Census 2016: 'No religion' submissions rise as Christianity slides


Nearly a third of Australians say they have no religion, according to the latest census figures released on Tuesday, while a smaller proportion of people own their home outright.

More Australians are losing their religion, and for many home ownership is just a dream.

But that's only part of the picture from last year's census.

The first batch of data, published on Tuesday, showed Australians are getting older, more are living alone and there's a growing number of same-sex couples.

The country's population has doubled to an estimated 24.4 million in 50 years, with nearly two million people added since the last census in 2011.

Census numbers finally out
Census numbers finally out

The changing face of migration shifts from Europe to Asia

Australia now has a higher proportion of migrants than the United States and Britain and, for the first time, more are moving here from Asia than Europe.

The figures showed nearly half of the population were either born overseas or their parents were.

And of the more than six million born elsewhere, almost 20 per cent have arrived since 2012.

England and New Zealand are still the most common countries of birth after Australia but a growing number are born in China and India.

Census reveals Australia more diverse
Census reveals Australia more diverse

Growth in Buddhism, Islam and Sikhism 

The number of Australians speaking only English at home fell from almost 77 per cent to nearly 73 per cent in five years, although more than 300 different languages are spoken in households.

Meanwhile, about one-third of Australians said they don't have a religion - more than two million more than in 2011.

More are turning away from Christianity but there's been a growth in Buddhism, Islam and Sikhism.

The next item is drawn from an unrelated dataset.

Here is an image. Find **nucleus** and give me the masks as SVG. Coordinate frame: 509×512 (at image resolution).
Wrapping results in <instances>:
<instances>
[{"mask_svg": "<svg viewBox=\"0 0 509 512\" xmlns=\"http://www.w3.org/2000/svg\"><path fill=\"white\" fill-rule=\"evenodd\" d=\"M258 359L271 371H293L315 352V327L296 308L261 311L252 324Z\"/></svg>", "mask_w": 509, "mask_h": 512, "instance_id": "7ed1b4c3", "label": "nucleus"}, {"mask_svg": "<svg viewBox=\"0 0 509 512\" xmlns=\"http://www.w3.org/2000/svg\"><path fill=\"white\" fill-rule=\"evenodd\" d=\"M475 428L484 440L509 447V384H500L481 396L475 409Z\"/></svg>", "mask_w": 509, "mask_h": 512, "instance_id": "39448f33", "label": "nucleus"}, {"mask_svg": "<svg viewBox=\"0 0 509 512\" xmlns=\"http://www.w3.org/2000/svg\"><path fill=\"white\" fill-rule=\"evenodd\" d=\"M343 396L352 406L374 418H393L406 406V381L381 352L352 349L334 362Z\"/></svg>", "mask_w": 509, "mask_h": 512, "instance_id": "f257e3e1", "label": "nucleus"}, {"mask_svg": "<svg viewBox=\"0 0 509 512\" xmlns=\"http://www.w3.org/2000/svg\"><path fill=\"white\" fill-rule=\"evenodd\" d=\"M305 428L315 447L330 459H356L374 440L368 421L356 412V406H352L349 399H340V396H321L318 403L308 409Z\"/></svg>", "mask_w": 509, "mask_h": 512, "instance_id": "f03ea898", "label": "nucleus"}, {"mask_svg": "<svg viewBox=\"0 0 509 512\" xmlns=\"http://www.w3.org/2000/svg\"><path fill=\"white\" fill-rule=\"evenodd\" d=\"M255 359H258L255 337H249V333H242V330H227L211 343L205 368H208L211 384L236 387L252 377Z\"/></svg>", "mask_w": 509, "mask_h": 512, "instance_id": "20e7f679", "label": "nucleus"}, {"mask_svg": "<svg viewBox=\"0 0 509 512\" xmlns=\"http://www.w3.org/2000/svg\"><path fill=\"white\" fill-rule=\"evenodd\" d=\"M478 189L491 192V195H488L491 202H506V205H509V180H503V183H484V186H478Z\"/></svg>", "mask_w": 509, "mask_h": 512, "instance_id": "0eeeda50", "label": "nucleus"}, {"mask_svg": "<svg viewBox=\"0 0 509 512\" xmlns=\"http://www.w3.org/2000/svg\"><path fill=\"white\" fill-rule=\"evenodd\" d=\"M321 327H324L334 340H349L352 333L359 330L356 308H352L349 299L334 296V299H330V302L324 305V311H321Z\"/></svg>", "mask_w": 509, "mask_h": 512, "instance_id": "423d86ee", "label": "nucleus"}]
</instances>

The changing face of modern Australia
The changing face of modern Australia

An ageing population: 1 in 6 aged over 65

Overall, Australia's population is getting older.

While your average Aussie is 38, one in six are over 65.

More than two-thirds live in capital cities - which are growing nearly twice as fast as the rest of the country, mostly thanks to migrants.

Sydney is still the largest city, boasting 4.8 million residents - up nearly 10 per cent in five years.

It comes as little surprise, then, that the number of people who have paid off their mortgage has dropped as house prices surge.

Just 31 per cent of Australians own their home outright, down from 32.1 per cent in 2011 and from 40 per cent a quarter of a century ago.

But the proportion of people who are paying off a mortgage is relatively steady at 34 per cent.

The data shows a shift towards renting, with nearly 31 per cent now paying a landlord, up from just under 30 per cent five years ago and 27 per cent in 1991.

Median rents have increased 17.5 per cent since 2011, but those with a mortgage have seen their repayments fall by an average $45 a month.

ABS insists data can be trusted 

Despite the census' website crash, the Australian Bureau of Statistics' chief statistician, David Kalisch insists the data is high quality.

However, privacy concerns did take a toll, with some people giving fake names and withholding their date of birth.

There was also a sharp drop in the number of respondents allowing authorities to keep their data archived for 99 years.

The census had a response rate of 95 per cent, 1.5 per cent lower than in 2011, and 63 per cent completed it online.

Mr Kalisch said an independent panel concluded that the data could be used with confidence.

"Census data provides a detailed, accurate and fascinating picture of Australia, which will be used to inform critical policy, planning and service delivery decisions for our communities over the coming years," he said.